◆ Your instructions ◆
Extend the piece on O'Brien's early tenure as Penn State's football coach, picking up after its final sentence.

◆ Reading text ◆
He seems presidential and accessible at the same time.

The good vibes started at the first press conference, and they haven't stopped.

Ever since O'Brien's Jan. 7 introduction to Nittany Nation - spot-on superb under the most extraordinary of circumstances - he has left positive impressions in his wake, and a firmer foundation at his feet.

Fueling O'Brien's successful-thus-far transition to being The Man Who Replaced Joe Paterno (and The Man Who Inherited PSU Football During The Sandusky Scandal) is his utilization of the new university credo of openness.

Engaging. Dynamic. Straightforward. Transparent. Intelligent. Whether by design or serendipity, O'Brien's persona has come shining through.

We're trying not to get carried away. Yes, eventually, O'Brien will have to get around to, you know, actually coaching.

And if self-promotion were the key to college football coaching success, Lane Kiffin would be Nick Saban instead of Lane Kiffin.

But what O'Brien has done in a short period of time is remarkable. He has taken virtually no missteps: He kept exactly the right two assistant coaches from the previous regime (Larry Johnson Sr. and Ron Vanderlinden, arguably the best position coaches in America), he stuck to his commitment to New England even though it probably harmed his first recruiting class a little bit (which was simply mind-boggling to recruitniks and was mildly criticized in this space, but could benefit PSU long-term by boosting O'Brien's credibility), and he has infused the program with energy - real energy, not Ron Zook-phony energy.

(There has been a little dustup created by the scraggly look of some PSU players, which of course would not be an issue were it not for O'Brien's allowing the media to cover 5:30am workouts and the like. We'll see if O'Brien cracks down on facial hair, etc., once spring ball begins in a month.)

All that, and the promise of an uptempo offense? Nittany Lions fans have reason for optimism.

Visibility, credibility, likeablity. ...

This is all irrelevant if O'Brien and his staff can't bring in excellent recruiting classes; if he can't call a good game, coach-up the quarterbacks and manage a team on game day; if new defensive coordinator Ted Roof can't successfully merge with Johnson and Vanderlinden; if O'Brien can't sing the right tune to the influential boosters and football alums; if he can't lead a coaching staff (remember, he's never been a head coach before); etc.

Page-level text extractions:
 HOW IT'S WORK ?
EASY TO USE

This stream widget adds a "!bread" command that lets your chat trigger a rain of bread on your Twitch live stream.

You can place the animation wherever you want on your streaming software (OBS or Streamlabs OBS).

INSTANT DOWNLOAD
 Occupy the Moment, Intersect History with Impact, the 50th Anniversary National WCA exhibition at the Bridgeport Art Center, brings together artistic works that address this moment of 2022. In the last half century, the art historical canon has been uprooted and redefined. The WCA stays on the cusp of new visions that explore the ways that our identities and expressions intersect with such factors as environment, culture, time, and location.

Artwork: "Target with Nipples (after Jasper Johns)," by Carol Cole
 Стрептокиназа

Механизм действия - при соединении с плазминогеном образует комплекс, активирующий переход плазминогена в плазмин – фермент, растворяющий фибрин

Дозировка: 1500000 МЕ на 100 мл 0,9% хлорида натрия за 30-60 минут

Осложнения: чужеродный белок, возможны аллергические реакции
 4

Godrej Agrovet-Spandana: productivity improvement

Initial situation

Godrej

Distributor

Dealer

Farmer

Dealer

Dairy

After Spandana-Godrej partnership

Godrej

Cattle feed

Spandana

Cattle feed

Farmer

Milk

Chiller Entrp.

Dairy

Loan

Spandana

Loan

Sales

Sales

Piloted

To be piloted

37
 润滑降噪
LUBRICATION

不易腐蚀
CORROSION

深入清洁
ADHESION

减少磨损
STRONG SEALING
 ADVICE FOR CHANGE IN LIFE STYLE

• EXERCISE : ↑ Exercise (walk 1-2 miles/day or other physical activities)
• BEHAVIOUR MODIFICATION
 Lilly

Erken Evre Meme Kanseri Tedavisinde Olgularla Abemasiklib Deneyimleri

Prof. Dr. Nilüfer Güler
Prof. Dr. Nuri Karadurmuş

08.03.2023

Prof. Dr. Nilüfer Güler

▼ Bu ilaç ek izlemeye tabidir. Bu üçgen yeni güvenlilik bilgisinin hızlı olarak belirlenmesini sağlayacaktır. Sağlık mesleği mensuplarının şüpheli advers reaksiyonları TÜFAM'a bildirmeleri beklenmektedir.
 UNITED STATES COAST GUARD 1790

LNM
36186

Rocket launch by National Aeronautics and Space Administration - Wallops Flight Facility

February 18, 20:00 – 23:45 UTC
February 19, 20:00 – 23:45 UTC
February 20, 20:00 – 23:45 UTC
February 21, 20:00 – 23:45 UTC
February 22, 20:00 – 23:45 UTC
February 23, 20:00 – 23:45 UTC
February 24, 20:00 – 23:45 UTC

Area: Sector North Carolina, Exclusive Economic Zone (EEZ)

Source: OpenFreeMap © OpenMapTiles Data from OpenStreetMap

◆ Response area ◆
Then there's Sandusky, and the related turbulence at the school. How long, and how much, might it muck things up for PSU football? Who knows. But O'Brien has handled the subject with aplomb so far. He somehow seems able to acknowledge and mitigate Sandusky at the same time.

O'Brien is proving he might have been the best choice for the job. While no one could be JoePa 2.0, he is demonstrating that O'Brien 1.0 has a chance to be something special.

Ask yourself this: Do you know of a coach who would have done things better so far, been more impressive so far, than O'Brien?

Maybe a big-time, big-name coach might have done more with the 2012 recruiting class, at least in the eyes of the recruiting websites (actual evaluations can't be made for at least 2-3 years). Or might have lured arguably better, or more prominent, assistant coaches.

But looking long-term, has O'Brien done anything that might indicate he isn't up to the task? That he wasn't a great selection?

Would Bob Stoops, or Chris Petersen, or Mark Richt, have been more impressive thus far?

It is way early in the O'Brien Era. Too early to make any concrete judgments. But the way early indicators look good, really good.

Bill O'Brien and Penn State looks like a marriage built to last, and destined to thrive, eventually.